Für den 5. Tag war eine Stadtführung durch Oświęcim geplant und wir sahen eine Stadt, die trotz einer sehr vorbelasteten Geschichte nicht den Eindruck von Melancholie oder Trübsinn vermittelte. Lediglich der Besuch einer ungenutzten Synagoge rief einem die Historie der Stadt wieder vor Augen. Spontan entschieden wir uns, am Abend gemeinsam den Film: „Schindlers Liste“ zu sehen und rundeten damit den letzten Tag in Polen ab.

Sonntag fuhren wir mit Bus und Zug nach Berlin. Dort ging es am Abend in das Regierungsviertel, wo ein Freilichtkino einen Film über die Geschichte der Demokratie in Deutschland zeigte. Der Film behandelte die Geschichte des Parlamentarismus in Deutschland beginnend mit der Kaiserzeit Ende des 19. Jahrhunderts über die Zeit des NS-Regimes, deutsche Teilung, Wiedervereinigung und bis heute.

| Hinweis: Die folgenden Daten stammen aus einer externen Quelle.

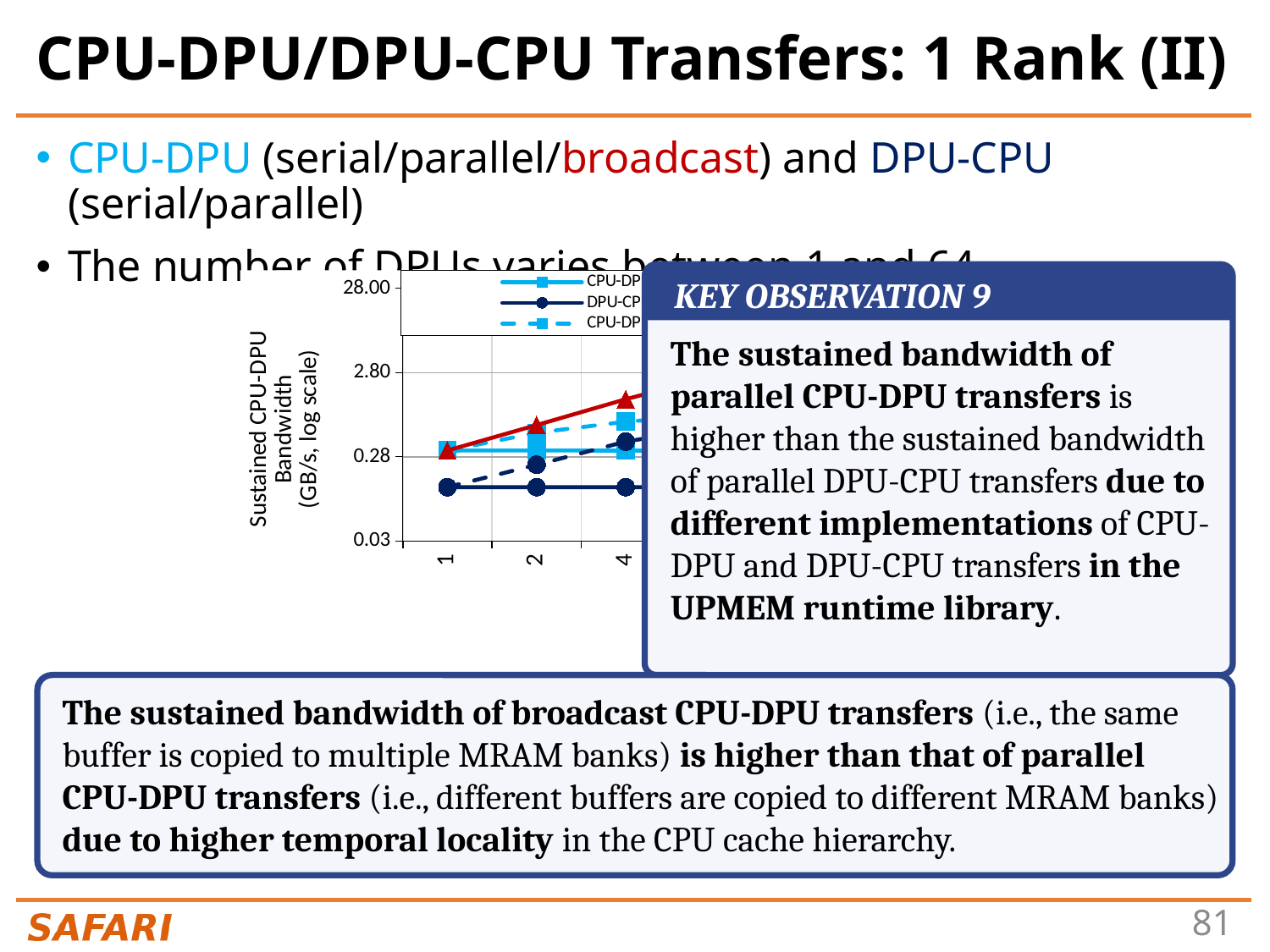
Is the value of the dark blue solid line with circle markers at 1 DPU greater or less than 0.28? less What is the label of the y-axis of the chart? Sustained CPU-DPU Bandwidth (GB/s, log scale) Does the red line with triangle markers rise or fall as the number of DPUs increases from 1 to 4? rise What is the highest tick value shown on the y-axis of the chart? 28.00 What kind of chart is shown on the slide? line chart Is the value of the red line with triangle markers at 4 DPUs greater or less than 0.28? greater Is the value of the red line with triangle markers at 4 DPUs greater or less than 2.80? less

Anschließend gab es für die Gruppe die Gelegenheit in einem jüdischen Restaurant koschere Speisen zu probieren – eine sehr leckere Erfahrung!

Einen Tag später stand der Besuch der Gedenkstätte: „Stille Helden“ auf dem Tagesplan. Die Ausstellung erinnert an jene Menschen, die verfolgten Juden Versteckmöglichkeiten boten und diese versorgten. Es wird über die Zwangslage der Juden angesichts der drohenden Deportationen informiert und Möglichkeiten der Rettung sowie Motive der Retter beleuchtet.
Am 1. August war es dann Zeit für die Heimreise und die Gruppe kehrte nach Braunschweig zurück.

Für alle Teilnehmenden war diese Woche voller tiefgreifender Eindrücke und Emotionen. Obwohl uns selbst keine Schuld an den begangenen Verbrechen trifft, war es ein beklemmendes Gefühl, sich so intensiv mit der deutschen Vergangenheit zu beschäftigen. Es bleibt unvorstellbar, welche Macht eine Ideologie über Menschen haben und was blinder Gehorsam für weitreichende Folgen haben kann.

Neben all dem Negativen war die Zeit aber auch durch wertvolle Begegnungen und Gespräche geprägt, die uns halfen, die Erlebnisse zu verarbeiten und daraus Erfahrungen zu gewinnen, die für die Gestaltung unserer Zukunft von Bedeutung sein werden.